- [EXERCISE REQUIREMENTS]:
A - In the datacenter background text, what does the virtualization management server treat host clusters as?
B - In the datacenter background text, rewrite the passage starting with "The virtualization management server can" and going on through "the host hypervisors.", changing every "distributed switch" to "virtual switch".

- [TEXT SEGMENT]:
* Start *
BACKGROUNDA software-defined datacenter (SDDC) may include a server virtualization layer having clusters of physical servers that are virtualized and managed by virtualization management servers. Each physical server, referred to herein as a host, includes a virtualization layer including a hypervisor that provides a software abstraction of a physical server resources including central processing units (CPUs), random access memory (RAM), storage, network interface card (NIC), etc.) for the VMs. A virtualization management server allows for creating host clusters, adding and removing hosts from host clusters, deploying, moving, and removing VMs on the hosts, deploying, and configuring networking and provisioning storage, and the like. The virtualization management server manages the server virtualization layer of the SDDC and treats host clusters as pools of compute capacity for use by the VMs and applications that run thereon.
The virtualization management server can deploy a distributed switch as software executing in the host cluster. The distributed switch provides a centralized interface to manage networking among VMs on host clusters in a data center. The virtualization management server is the point for managing the control plane of the distributed switch. Data plane functionality of the distributed switch is implemented using software installed to the host hypervisors.
* End *
- [EXTRACTED ENTRIES]:
* Start *
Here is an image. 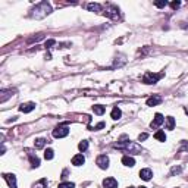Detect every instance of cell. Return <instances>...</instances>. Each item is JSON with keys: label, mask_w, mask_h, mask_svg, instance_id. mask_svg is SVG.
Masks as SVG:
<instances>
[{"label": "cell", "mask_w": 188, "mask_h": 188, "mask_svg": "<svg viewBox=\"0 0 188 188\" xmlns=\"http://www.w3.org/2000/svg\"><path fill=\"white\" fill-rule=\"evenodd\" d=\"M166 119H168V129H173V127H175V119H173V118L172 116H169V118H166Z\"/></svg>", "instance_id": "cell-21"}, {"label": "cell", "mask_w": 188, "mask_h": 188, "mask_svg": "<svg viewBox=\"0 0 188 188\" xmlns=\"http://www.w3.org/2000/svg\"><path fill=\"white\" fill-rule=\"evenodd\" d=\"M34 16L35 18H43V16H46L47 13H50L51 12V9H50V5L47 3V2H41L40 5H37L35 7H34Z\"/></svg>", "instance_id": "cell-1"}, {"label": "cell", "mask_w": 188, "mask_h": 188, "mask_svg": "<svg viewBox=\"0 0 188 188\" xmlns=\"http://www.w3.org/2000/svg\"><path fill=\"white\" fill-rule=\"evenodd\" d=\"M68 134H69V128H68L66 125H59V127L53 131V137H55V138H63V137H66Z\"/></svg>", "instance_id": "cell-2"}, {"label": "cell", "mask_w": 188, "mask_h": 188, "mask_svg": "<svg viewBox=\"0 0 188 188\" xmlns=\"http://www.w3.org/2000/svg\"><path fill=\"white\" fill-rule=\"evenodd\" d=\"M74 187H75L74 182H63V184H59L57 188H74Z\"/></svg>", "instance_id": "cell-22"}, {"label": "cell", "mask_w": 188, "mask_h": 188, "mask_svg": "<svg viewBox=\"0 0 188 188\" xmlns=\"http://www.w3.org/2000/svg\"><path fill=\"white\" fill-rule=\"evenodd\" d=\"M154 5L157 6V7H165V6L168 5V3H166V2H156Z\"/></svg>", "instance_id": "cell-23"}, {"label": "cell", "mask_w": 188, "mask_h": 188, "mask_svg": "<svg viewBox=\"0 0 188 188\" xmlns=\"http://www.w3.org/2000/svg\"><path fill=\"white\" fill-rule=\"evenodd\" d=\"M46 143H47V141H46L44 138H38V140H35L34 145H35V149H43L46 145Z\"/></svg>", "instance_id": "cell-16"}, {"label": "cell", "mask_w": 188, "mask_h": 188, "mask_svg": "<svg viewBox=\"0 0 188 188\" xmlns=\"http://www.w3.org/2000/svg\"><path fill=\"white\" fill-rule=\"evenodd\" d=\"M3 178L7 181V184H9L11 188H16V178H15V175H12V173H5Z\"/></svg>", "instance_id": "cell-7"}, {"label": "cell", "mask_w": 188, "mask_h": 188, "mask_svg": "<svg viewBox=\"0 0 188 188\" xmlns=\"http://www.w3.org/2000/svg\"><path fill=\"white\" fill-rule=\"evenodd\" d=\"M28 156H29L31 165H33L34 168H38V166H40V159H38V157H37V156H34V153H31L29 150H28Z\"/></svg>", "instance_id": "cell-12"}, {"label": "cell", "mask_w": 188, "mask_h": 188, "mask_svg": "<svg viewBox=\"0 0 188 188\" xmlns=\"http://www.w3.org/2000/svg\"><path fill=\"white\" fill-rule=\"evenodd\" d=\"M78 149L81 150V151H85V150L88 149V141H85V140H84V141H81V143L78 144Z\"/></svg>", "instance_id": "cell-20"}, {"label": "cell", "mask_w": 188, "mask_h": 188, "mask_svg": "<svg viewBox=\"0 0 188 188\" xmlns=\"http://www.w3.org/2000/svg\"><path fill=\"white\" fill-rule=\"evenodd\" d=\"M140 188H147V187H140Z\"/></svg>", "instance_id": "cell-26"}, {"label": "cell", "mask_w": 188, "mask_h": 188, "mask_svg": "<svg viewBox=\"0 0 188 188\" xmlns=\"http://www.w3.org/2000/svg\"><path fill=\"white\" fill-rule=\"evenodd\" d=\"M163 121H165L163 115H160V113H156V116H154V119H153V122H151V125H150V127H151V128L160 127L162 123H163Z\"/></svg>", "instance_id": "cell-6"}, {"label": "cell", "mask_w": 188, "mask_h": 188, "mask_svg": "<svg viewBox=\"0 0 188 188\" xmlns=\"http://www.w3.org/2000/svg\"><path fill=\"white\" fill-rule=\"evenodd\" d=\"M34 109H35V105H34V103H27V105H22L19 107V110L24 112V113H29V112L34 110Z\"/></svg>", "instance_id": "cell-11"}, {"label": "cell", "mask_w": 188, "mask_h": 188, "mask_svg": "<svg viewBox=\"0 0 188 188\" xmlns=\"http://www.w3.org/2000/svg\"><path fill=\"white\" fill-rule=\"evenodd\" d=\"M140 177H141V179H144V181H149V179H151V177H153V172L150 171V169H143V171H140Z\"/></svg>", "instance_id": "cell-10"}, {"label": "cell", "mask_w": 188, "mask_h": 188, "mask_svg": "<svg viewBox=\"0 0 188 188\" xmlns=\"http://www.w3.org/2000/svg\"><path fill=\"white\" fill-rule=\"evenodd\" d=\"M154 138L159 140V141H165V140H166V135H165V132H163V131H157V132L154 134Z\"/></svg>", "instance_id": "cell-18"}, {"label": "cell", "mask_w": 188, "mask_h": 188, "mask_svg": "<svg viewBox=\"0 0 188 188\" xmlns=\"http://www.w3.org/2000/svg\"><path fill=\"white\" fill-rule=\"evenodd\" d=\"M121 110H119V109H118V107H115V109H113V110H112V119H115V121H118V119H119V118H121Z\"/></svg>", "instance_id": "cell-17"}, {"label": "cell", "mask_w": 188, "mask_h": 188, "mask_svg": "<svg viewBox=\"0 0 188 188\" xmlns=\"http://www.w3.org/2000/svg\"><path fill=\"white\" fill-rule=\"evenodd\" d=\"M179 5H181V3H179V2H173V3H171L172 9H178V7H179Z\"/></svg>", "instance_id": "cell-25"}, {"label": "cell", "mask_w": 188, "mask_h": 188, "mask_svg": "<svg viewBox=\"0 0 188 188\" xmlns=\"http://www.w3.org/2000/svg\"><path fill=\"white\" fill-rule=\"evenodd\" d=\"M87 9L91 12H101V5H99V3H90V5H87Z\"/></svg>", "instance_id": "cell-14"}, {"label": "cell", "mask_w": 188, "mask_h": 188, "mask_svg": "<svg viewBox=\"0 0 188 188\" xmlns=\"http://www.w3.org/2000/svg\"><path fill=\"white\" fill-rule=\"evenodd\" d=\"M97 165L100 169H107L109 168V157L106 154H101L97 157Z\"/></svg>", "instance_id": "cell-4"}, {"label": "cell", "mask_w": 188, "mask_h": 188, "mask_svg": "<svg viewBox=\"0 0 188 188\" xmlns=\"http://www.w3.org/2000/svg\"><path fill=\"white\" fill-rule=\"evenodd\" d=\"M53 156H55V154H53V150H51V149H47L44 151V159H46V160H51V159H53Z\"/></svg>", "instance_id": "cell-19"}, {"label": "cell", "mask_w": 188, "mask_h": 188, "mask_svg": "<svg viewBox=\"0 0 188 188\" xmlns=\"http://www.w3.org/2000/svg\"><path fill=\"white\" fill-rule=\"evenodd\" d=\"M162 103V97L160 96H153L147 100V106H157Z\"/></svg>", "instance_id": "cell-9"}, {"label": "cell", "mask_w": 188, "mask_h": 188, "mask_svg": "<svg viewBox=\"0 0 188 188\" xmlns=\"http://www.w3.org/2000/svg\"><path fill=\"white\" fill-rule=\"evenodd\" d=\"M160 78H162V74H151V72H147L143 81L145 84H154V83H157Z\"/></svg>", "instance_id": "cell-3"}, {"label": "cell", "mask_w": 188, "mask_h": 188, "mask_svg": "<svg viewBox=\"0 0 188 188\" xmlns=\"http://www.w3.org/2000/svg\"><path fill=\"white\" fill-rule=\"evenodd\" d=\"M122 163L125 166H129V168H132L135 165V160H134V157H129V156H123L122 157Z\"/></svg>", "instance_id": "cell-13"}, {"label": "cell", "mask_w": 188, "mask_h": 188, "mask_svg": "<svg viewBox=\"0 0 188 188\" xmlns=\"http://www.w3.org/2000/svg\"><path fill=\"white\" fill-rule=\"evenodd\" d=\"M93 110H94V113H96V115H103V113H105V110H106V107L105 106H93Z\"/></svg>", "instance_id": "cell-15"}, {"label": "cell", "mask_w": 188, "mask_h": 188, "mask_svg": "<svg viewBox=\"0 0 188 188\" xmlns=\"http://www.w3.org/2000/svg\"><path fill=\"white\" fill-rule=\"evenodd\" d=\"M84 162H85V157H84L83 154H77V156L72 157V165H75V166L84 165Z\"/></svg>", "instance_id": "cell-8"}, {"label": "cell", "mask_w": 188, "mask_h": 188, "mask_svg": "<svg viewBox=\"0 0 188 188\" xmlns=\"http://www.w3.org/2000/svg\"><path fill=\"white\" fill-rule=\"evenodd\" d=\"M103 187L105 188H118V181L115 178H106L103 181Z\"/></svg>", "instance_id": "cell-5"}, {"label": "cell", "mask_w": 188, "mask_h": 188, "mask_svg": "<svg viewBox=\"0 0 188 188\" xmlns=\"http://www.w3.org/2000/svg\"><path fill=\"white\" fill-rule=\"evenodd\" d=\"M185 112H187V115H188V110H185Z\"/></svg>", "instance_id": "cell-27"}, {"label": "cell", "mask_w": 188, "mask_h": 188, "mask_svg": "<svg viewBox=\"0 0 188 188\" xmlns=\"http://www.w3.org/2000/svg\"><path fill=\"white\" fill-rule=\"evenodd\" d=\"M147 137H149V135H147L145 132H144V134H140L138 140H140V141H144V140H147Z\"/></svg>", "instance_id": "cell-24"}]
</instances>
* End *
- [EXERCISE RESPONSES]:
A - Pools of compute capacity for use by the VMs and the applications that run on them.

B -
The virtualization management server can deploy a virtual switch as software executing in the host cluster. The virtual switch provides a centralized interface to manage networking among VMs on host clusters in a data center. The virtualization management server is the point for managing the control plane of the virtual switch. Data plane functionality of the virtual switch is implemented using software installed to the host hypervisors.